Cardiac tamponade with hemodynamic compromise is a surgical emergency and needs immediate re-opening.  Removal of accumulated pericardial fluid commonly produces significant hemodynamic improvement because of the steep pericardial pressure volume relationship.  Hoit and Fowler  and Little and Freeman,  recommended drainage if the effusion is more than 20 mm and if there is collapse of the right chambers on ultrasound or if the duration has been less than 1 month, given the high risk for the development of tamponade. , These criteria can be applied to post-operative cardiac patients.
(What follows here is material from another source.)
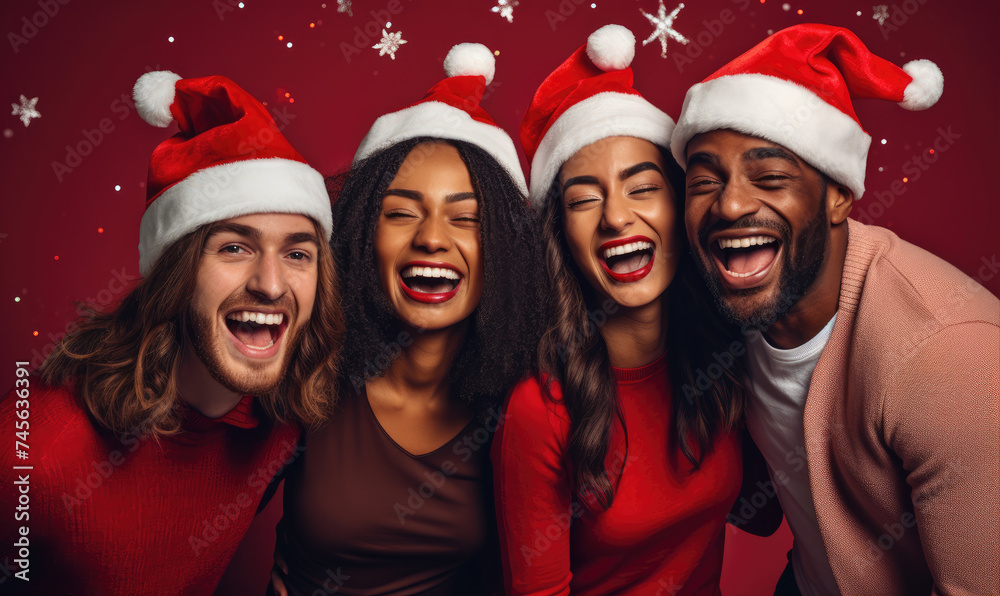 Multicultural group of happy young people on New Year or Christmas party, wearing red santa hats, smiling on red  studio backgrounds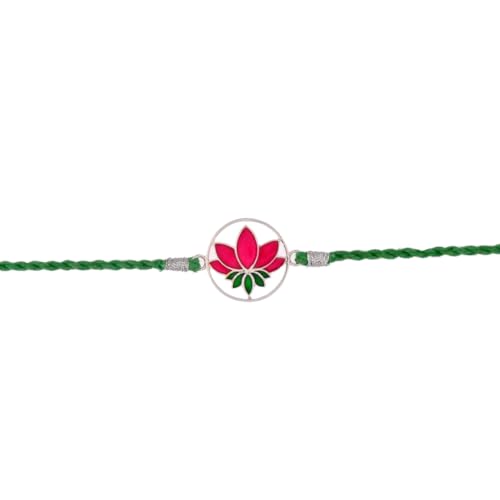 Image of ROOVI Pure 925 Sterling Silver Rakhi for Bhai with Roli Chawal | Chandi Ki Rakhi Original | Krishna Morpankh, Trishul, Ganesh, Ram, Om, Evil Eye, Infinity Rakhi for Brother With Certificate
In the present case, despite evidence of localized tamponade, a wait and watch policy was successfully employed rather than re-exploring the patient immediately. We suggest that if hemodynamics is maintained and there is no fall in hematocrit and there is an absence of increase in effusion echocardiographically, then localized tamponade can be managed conservatively without re-exploring the patient. In such scenario, TEE may play an important role in monitoring cardiovascular hemodynamics. However, in hemodynamically compromised patients such localized compression need be drained to achieve early hemodynamic stability.